──────── MATERIAL PROVIDED

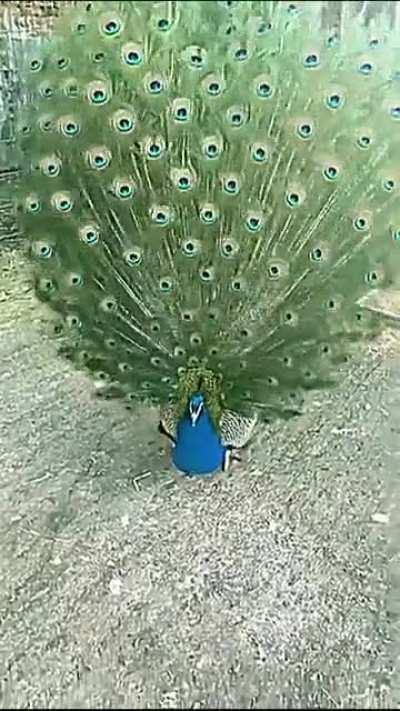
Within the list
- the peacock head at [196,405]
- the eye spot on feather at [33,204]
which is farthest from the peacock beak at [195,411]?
the eye spot on feather at [33,204]

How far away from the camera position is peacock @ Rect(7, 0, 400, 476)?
64.2 inches

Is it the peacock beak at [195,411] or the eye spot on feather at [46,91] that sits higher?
the eye spot on feather at [46,91]

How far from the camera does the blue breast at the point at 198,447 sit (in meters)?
1.92

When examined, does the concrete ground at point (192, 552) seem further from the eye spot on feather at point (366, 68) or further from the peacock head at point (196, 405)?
the eye spot on feather at point (366, 68)

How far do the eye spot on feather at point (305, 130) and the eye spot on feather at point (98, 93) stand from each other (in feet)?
1.15

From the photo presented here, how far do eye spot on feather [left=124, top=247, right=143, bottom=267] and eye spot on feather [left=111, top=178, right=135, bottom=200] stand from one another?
10cm

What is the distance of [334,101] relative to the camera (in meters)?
1.67

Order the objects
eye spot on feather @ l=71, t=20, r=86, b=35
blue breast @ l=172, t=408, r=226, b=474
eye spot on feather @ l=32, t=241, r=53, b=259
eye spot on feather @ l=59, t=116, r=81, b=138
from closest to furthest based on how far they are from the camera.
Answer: eye spot on feather @ l=71, t=20, r=86, b=35 < eye spot on feather @ l=59, t=116, r=81, b=138 < eye spot on feather @ l=32, t=241, r=53, b=259 < blue breast @ l=172, t=408, r=226, b=474

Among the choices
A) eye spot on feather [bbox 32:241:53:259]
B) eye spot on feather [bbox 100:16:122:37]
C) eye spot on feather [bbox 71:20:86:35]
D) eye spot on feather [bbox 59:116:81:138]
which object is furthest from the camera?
eye spot on feather [bbox 32:241:53:259]

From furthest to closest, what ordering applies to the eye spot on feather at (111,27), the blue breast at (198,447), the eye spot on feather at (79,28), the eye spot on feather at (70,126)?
the blue breast at (198,447), the eye spot on feather at (70,126), the eye spot on feather at (79,28), the eye spot on feather at (111,27)

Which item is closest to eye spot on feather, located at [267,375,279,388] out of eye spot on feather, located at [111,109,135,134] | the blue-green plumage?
the blue-green plumage

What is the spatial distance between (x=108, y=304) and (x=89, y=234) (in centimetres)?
15

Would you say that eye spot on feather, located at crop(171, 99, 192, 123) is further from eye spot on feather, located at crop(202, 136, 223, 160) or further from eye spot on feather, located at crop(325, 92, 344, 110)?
eye spot on feather, located at crop(325, 92, 344, 110)

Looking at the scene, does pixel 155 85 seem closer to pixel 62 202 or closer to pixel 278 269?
pixel 62 202
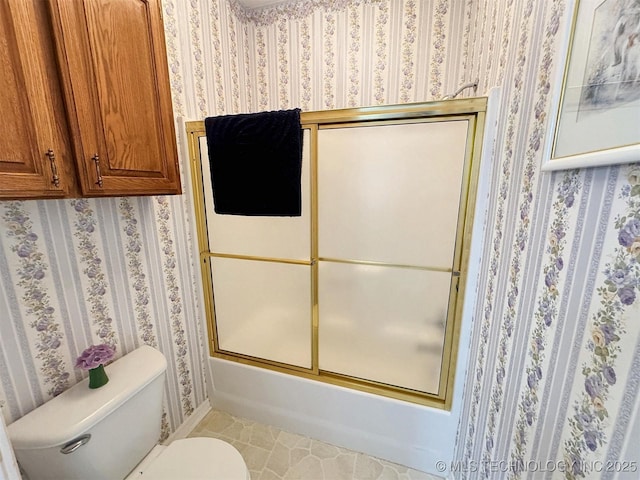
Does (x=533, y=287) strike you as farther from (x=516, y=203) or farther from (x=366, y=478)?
(x=366, y=478)

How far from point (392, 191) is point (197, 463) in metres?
1.39

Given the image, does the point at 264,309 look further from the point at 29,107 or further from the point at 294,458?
the point at 29,107

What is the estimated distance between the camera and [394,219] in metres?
1.26

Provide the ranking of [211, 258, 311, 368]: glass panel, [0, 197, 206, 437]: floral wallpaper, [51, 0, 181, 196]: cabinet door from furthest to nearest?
1. [211, 258, 311, 368]: glass panel
2. [0, 197, 206, 437]: floral wallpaper
3. [51, 0, 181, 196]: cabinet door

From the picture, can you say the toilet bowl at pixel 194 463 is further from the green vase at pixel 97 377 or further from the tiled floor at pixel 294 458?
the tiled floor at pixel 294 458

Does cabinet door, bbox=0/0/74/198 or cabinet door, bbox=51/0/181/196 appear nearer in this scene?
cabinet door, bbox=0/0/74/198

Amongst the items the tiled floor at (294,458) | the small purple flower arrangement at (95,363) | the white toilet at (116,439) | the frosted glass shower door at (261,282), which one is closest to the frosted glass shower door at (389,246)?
the frosted glass shower door at (261,282)

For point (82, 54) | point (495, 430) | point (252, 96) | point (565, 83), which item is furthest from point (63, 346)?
point (252, 96)

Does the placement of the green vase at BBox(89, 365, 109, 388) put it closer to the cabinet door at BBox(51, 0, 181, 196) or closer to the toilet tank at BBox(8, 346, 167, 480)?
the toilet tank at BBox(8, 346, 167, 480)

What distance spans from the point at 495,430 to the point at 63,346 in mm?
1634

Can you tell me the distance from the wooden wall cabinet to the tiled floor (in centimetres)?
152

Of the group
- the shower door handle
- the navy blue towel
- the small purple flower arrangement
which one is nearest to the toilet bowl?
the shower door handle

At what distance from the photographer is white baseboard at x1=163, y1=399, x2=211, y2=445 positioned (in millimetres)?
1563

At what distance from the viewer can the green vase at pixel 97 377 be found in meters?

────────────────

TASK GOAL - Please recast the material from the line with "What is the distance" to the line with "Answer: eye spot" as a two-column CSV headed entry and response. Give one row per entry, with each field quoted and line breaks turned into spaces.

OUTPUT FOR THIS EXERCISE -
entry,response
"What is the distance of [334,101] relative to the camera (in meters)?","1.67"
"Order the objects eye spot on feather @ l=71, t=20, r=86, b=35 blue breast @ l=172, t=408, r=226, b=474 eye spot on feather @ l=32, t=241, r=53, b=259 eye spot on feather @ l=59, t=116, r=81, b=138 from closest to furthest based on how far they are from the camera. Answer:","eye spot on feather @ l=71, t=20, r=86, b=35 < eye spot on feather @ l=59, t=116, r=81, b=138 < eye spot on feather @ l=32, t=241, r=53, b=259 < blue breast @ l=172, t=408, r=226, b=474"